◆ **MATERIAL**:
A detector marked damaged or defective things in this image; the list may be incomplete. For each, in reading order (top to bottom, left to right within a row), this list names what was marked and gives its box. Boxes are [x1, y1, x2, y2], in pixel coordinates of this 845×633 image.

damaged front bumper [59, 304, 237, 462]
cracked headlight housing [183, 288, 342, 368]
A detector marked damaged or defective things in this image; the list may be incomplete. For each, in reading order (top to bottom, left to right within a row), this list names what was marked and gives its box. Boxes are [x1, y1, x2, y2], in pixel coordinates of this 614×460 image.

...

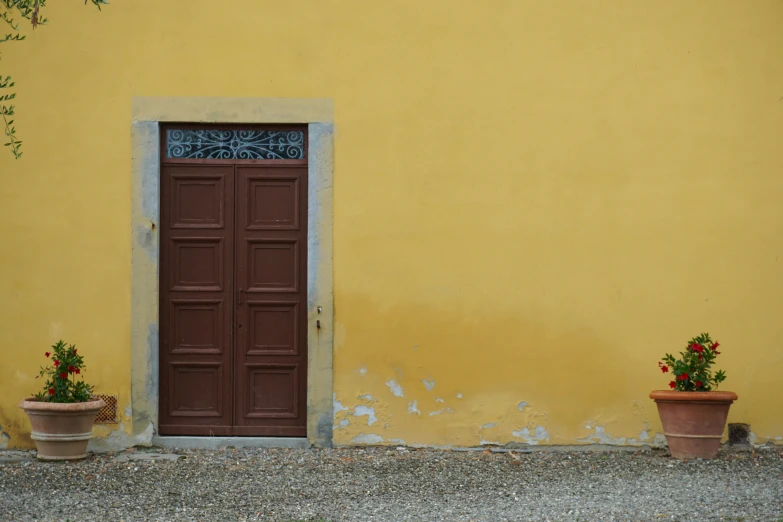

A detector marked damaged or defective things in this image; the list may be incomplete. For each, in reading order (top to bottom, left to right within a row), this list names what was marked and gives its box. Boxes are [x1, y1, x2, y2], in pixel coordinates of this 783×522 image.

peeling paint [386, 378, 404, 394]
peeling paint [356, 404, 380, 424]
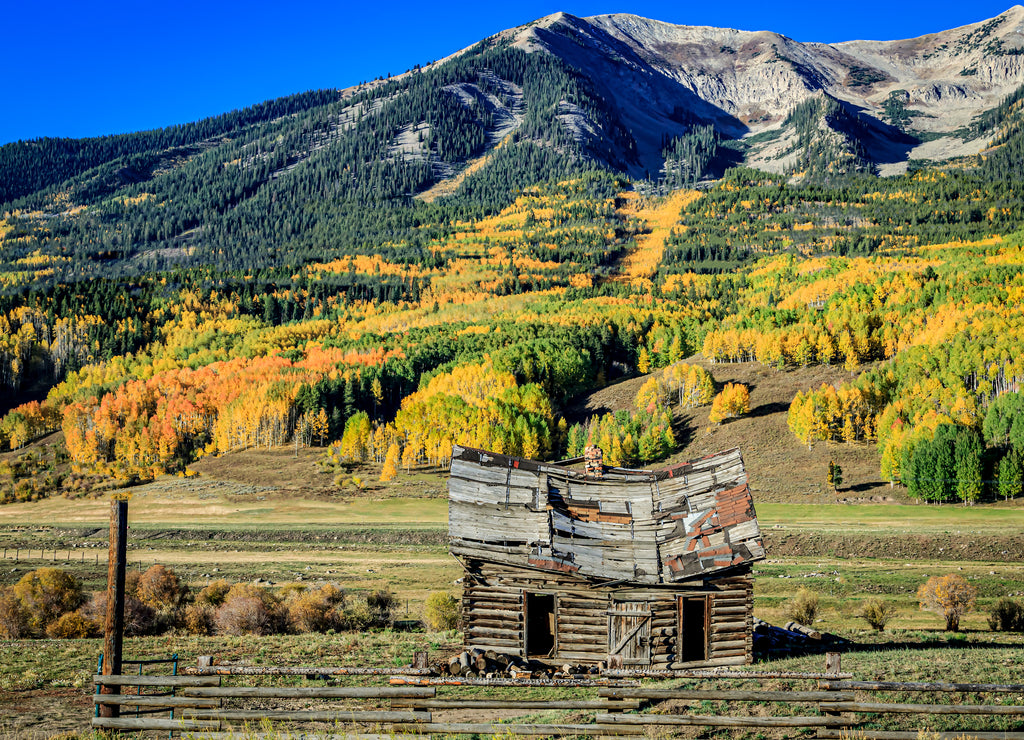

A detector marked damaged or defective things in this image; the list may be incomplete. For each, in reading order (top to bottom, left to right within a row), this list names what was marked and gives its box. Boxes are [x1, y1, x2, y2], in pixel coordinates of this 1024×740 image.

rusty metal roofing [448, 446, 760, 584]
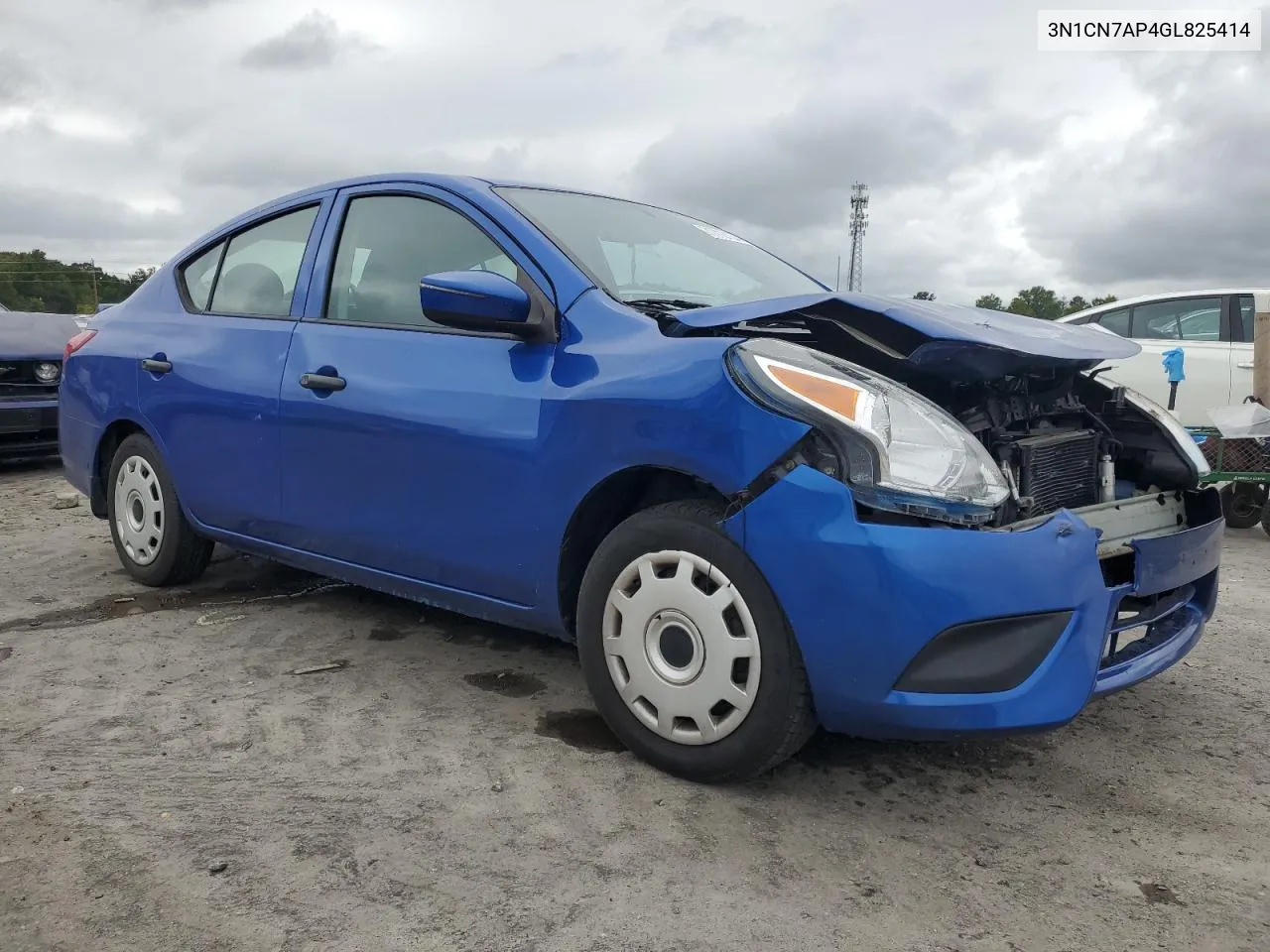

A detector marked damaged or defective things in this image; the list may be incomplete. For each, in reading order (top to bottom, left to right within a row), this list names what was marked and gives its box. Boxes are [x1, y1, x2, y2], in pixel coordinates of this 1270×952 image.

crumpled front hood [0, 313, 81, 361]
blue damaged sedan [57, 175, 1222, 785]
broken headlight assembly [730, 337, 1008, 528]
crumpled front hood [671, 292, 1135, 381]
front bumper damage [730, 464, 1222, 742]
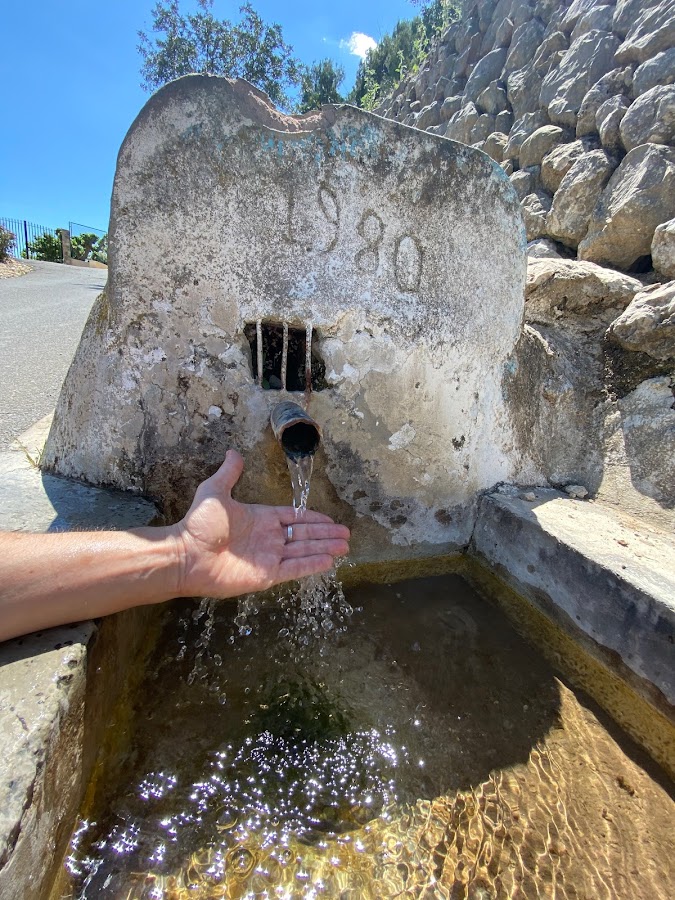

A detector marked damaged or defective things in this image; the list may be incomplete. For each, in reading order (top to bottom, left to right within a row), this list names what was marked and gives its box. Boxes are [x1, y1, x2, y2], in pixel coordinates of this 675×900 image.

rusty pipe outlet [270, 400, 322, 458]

◆ **WORK TO BE COMPLETED**: Give the listing as a Markdown table with columns Row and Line, one row per line and blank lines left out, starting at the line that contains "this 675×900 image." and stopping after the line that contains "rusty pipe outlet [270, 400, 322, 458]".

◆ **TASK ANSWER**:
| Row | Line |
|---|---|
| 1 | A detector marked damaged or defective things in this image; the list may be incomplete. For each, in reading order (top to bottom, left to right within a row), this list names what was marked and gives its box. Boxes are [x1, y1, x2, y2], in pixel coordinates of this 675×900 image. |
| 2 | rusty pipe outlet [270, 400, 322, 458] |